The line containing "At what distance" and every line after it, through the last, are to be extracted exactly; no other lines belong in the answer.

═══ GIVEN ENTRIES

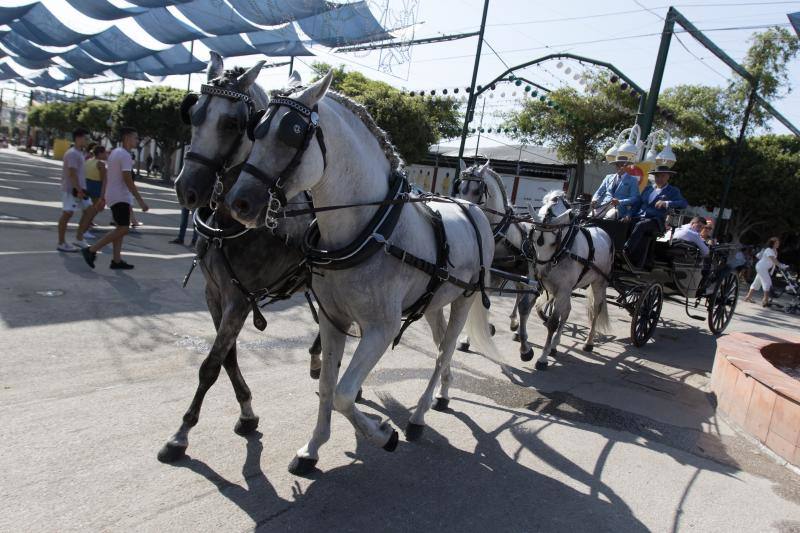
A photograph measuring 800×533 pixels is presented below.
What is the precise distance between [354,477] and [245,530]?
0.80m

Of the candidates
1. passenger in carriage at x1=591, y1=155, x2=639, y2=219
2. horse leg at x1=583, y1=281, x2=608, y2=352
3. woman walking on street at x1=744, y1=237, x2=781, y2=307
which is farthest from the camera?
woman walking on street at x1=744, y1=237, x2=781, y2=307

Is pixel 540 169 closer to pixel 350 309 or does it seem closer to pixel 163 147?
pixel 163 147

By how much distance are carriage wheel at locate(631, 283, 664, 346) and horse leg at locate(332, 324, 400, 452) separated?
214 inches

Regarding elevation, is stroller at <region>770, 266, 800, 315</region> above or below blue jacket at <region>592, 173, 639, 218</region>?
below

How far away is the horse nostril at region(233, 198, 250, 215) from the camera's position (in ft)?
7.61

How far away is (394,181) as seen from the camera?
3.18m

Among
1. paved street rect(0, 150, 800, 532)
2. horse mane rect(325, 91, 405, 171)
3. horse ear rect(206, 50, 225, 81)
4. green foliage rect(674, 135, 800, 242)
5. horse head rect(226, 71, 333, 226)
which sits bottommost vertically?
paved street rect(0, 150, 800, 532)

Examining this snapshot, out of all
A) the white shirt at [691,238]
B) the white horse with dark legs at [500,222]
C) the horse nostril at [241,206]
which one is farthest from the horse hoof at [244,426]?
the white shirt at [691,238]

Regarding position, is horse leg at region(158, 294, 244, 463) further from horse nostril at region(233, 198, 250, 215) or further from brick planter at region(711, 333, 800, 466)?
brick planter at region(711, 333, 800, 466)

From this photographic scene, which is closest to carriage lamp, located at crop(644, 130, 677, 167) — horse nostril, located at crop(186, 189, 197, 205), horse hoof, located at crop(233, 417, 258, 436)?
horse hoof, located at crop(233, 417, 258, 436)

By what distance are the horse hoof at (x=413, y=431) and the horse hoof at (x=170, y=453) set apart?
151cm

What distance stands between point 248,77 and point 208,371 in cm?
173

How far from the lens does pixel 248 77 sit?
121 inches

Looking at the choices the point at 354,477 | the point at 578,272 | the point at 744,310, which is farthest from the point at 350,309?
the point at 744,310
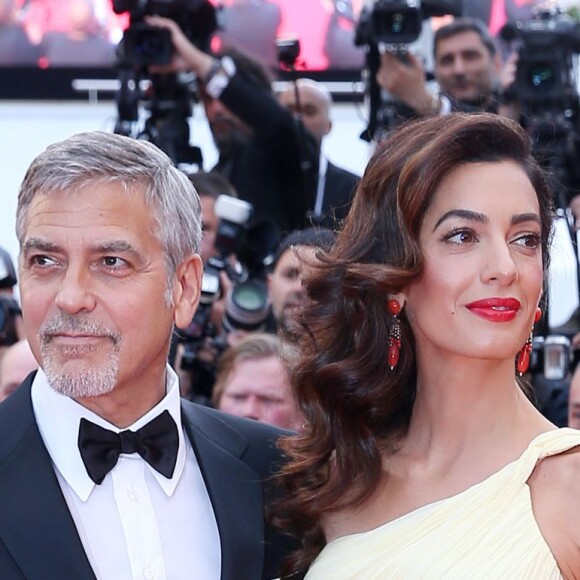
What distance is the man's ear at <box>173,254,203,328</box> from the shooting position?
2.87 meters

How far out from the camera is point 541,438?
2.81 meters

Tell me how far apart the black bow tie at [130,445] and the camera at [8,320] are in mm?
2391

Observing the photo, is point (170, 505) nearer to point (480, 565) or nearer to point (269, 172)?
point (480, 565)

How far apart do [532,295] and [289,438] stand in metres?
0.69

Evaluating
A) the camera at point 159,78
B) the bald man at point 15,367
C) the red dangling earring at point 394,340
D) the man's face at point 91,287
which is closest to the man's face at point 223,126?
the camera at point 159,78

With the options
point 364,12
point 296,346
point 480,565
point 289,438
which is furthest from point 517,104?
point 480,565

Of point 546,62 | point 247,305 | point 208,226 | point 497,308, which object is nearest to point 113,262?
point 497,308

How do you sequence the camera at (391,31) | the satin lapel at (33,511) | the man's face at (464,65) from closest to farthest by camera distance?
the satin lapel at (33,511)
the camera at (391,31)
the man's face at (464,65)

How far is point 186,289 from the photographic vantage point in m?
2.91

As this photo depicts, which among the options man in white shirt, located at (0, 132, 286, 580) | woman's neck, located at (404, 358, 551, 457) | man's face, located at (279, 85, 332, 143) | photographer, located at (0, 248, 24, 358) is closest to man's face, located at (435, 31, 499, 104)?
man's face, located at (279, 85, 332, 143)

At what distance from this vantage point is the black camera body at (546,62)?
17.8ft

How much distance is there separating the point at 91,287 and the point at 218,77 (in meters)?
3.11

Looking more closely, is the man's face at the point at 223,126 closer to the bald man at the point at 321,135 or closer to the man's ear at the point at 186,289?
the bald man at the point at 321,135

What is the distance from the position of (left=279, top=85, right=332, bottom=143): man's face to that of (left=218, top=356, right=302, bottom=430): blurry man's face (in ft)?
7.13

══════

• [ANSWER TO THE TASK]
At what distance from this vantage point is the black camera body at (546,62)?
17.8ft

How much distance is there separating the point at 91,287 and the point at 218,77 (in meters)?
3.11

Looking more closely, is the man's face at the point at 223,126 closer to the bald man at the point at 321,135 or closer to the man's ear at the point at 186,289?
the bald man at the point at 321,135

What is the distance from the position of (left=279, top=85, right=332, bottom=143): man's face to that of (left=218, top=356, right=302, bottom=430): blurry man's face (in ft)?
7.13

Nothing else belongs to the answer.